In a recent blog post, I shared my career path which included a fruitless job search a few years back. During that search, I gave my LinkedIn profile some much needed love and attention. I uploaded a new headshot that whispered, “Look how approachable and competent I am. Wouldn’t you like to interview me?”
I also scoured free digital photo libraries for a background picture to add some pizzazz. Most of the images left me uninspired. They looked better suited for inspirational posters hung on the walls of H&R Block in a generic office park.
Then I found a photo of colorful sequins scattered in a joyful pile of glitteriness. Yes, please!
When I sent it to a friend, so he could help me size it, he asked if I was sure it was the right image. While it may be a great choice for a creative director or a designer, he explained, I was searching for a chief of staff role supporting a senior executive at a global company. Perhaps it would send the wrong message: like showing up at church in a crop top. (He didn’t say that last part.)
We had a negotiation about whether I should use it or not. I was too attached to give in, so we compromised. He blurred the image using Photoshop, so it was less blingy than the original. We hoped this version would be more palatable to buttoned-up, corporate types.
It didn’t work because I didn’t get a job. Is it unfair to blame my LinkedIn background image? Hard to say, but something was definitely off, like when you misbutton your coat; it still keeps you warm, but it doesn’t look right. Either way, I’m grateful the story ended as it did because the failed job search is why I launched my own leadership and career coaching practice.
There are many aspects of my new career that I love. One of my favorites is that I get to do things my way. Now I can spread glittery sequins with abandon. Take business development as an example: For me, it’s not about sending marketing emails to strangers who perceive them—not as something shiny—but as junk to be dragged to the digital trash can.
Instead, I reach out to people with whom I have a shared history. I hear what they’ve been doing, tell them about my new endeavor, and ask if they know anyone who could benefit from the services that I offer. Sometimes we reminisce about snowy days when we grabbed cookie trays from the office kitchen to go sledding at lunch. What would have been considered goofing off in another job is now an essential part of my daily responsibilities.
I recently reconnected with the woman who hired me for my first professional job. I hadn’t even turned 22 when I showed up for the interview. As we chatted, my former boss shared her first impression of me. She remembered that I wore a black and white checkered suit with yellow accents and a yellow headband to tame my mass of curls. While I was flattered that she remembered our encounter in so much detail, I felt a little embarrassed hearing her account nearly three decades later. “Why wouldn’t I have made a safer choice?” I thought. (Cue an Ann Taylor navy blue suit.)

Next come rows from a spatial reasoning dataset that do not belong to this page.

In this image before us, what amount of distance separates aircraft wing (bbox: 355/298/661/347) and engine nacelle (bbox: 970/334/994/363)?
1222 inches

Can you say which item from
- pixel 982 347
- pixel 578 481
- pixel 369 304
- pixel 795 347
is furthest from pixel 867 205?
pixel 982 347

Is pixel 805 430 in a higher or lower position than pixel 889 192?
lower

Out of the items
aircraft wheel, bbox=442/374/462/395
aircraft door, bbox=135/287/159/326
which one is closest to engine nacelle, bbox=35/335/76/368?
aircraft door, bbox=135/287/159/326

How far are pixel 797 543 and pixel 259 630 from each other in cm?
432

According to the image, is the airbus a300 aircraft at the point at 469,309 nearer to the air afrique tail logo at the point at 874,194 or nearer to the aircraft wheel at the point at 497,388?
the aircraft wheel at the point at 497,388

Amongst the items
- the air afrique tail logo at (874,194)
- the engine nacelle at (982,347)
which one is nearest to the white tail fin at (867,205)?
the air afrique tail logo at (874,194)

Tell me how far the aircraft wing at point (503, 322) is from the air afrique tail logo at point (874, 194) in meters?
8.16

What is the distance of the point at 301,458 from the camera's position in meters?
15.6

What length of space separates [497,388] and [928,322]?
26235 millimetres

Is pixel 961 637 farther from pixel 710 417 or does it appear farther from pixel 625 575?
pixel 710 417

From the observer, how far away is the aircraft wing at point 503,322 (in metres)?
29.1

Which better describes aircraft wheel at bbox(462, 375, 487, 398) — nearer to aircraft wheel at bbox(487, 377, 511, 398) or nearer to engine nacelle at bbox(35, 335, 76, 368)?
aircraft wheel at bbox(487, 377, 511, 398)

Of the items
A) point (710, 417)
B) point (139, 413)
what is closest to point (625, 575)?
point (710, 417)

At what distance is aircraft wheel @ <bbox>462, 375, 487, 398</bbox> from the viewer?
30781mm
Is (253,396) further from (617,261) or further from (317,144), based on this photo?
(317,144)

Unaware of the sidebar conversation in my head, she went on to explain that part of what drove her to hire me was how I presented myself. She wanted to onboard energetic and enthusiastic people to the team, and in addition to my personality, my outfit signaled those traits. I got the job, and it was a career highlight.
Looking back, I see that I landed in a company culture that was best suited to me when I showed up in my own suit—not an off-the-rack Ann Taylor but one with sunshine yellow details and shoulder pads. (Hey, it was the ‘90s!) I had not yet learned to tone myself down to appear more “corporate,” and the more I did, the more unhappy I was.
If I had known this story during my last job search, maybe I wouldn’t have tried to appeal to people who are scared off by shiny things. Instead, maybe I would have waited for someone who wanted to dive into a joyful pile of glitteriness with me.
I’m no longer willing to dull my sparkle in my work or in my life. So I ask: What have you been editing to make an impression? Maybe you should hold out for the person who appreciates the original.